In London, Marx and his family lived precariously. He tried to reorganize the Communist League, but the results were hopeless. He also tried to revive the Neue rheinische Zeitung, but without success. Three children born during the years of poverty died while quite young. At last Marx received an appointment as a correspondent for the New York Tribune and his financial condition began to improve. His letters to the Tribune, later reprinted, were anti-Russian, in reaction to what Marx viewed as the tyranny of the czarist regime.
In 1859 Marx published one of his most important pieces of writing, A Contribution to a Critique of Political Economy, which was planned as the first volume in a series of volumes discussing all aspects of political economy.
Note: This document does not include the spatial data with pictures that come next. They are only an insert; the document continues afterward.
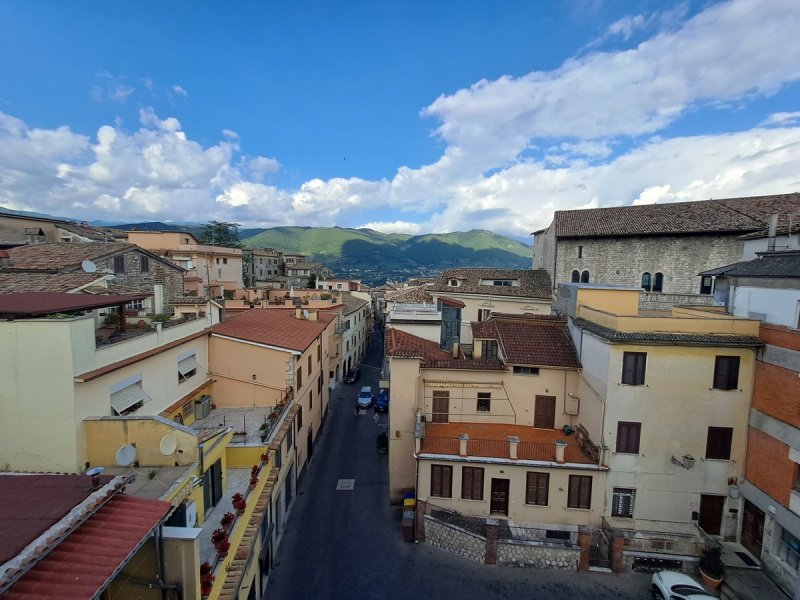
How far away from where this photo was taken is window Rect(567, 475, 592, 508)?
16.4 meters

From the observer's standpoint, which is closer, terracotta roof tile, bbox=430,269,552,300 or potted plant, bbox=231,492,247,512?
potted plant, bbox=231,492,247,512

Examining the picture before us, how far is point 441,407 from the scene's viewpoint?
1997cm

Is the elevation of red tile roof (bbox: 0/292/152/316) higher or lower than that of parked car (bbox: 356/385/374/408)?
higher

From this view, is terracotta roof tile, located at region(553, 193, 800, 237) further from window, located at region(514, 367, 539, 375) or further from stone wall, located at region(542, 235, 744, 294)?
window, located at region(514, 367, 539, 375)

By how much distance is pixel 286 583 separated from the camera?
14508 millimetres

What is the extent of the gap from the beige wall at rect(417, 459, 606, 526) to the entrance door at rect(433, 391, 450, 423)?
3299 millimetres

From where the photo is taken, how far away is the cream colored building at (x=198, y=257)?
3809 centimetres

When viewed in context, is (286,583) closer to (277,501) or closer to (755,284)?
(277,501)

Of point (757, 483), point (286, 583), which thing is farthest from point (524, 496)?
point (286, 583)

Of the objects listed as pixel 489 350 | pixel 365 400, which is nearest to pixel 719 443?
pixel 489 350

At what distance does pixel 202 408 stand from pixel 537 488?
14.9 m

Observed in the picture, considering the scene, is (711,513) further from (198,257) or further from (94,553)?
(198,257)

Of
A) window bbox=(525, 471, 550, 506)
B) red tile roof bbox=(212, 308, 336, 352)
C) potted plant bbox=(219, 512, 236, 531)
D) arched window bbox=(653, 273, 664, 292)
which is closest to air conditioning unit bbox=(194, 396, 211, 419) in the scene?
red tile roof bbox=(212, 308, 336, 352)

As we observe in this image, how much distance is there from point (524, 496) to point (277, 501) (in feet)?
35.0
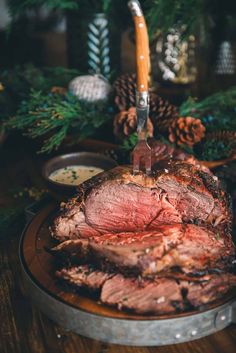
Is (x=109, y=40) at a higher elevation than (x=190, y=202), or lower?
higher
This long and ambitious project was never completed, but the published volume became a preliminary study for Das Kapital.
When in 1864 the International Working Men’s Association was formed in London, Marx was an important figure in the organization. He soon became its unofficial leader, formulating its policy, explaining the organization’s purposes to the members, and writing its pronouncements. This organization flourished for several years until historical events doomed it to eventual failure; it was formally dissolved at a congress of workers held in Philadelphia in July, 1876. Marx had practically left the organization by 1872, turning from it to spend his time working on the second and third volumes of Das Kapital, which he left in manuscript at his death. Illness frequently interrupted Marx’s work during his later years, and the death of his wife in December, 1881, was a severe blow from which he never recovered. Marx, proponent of revolution and proletarian violence, died at his home in London, leaving three daughters and a set of doctrines destined to shake civilization to its roots. The posthumous volumes of Das Kapital were published by Engels. With the collapse of the Soviet Union in the early 1990’s, Marx and his writings have become the focus of many articles attempting to analyze his theories in relation to why the Soviet system failed.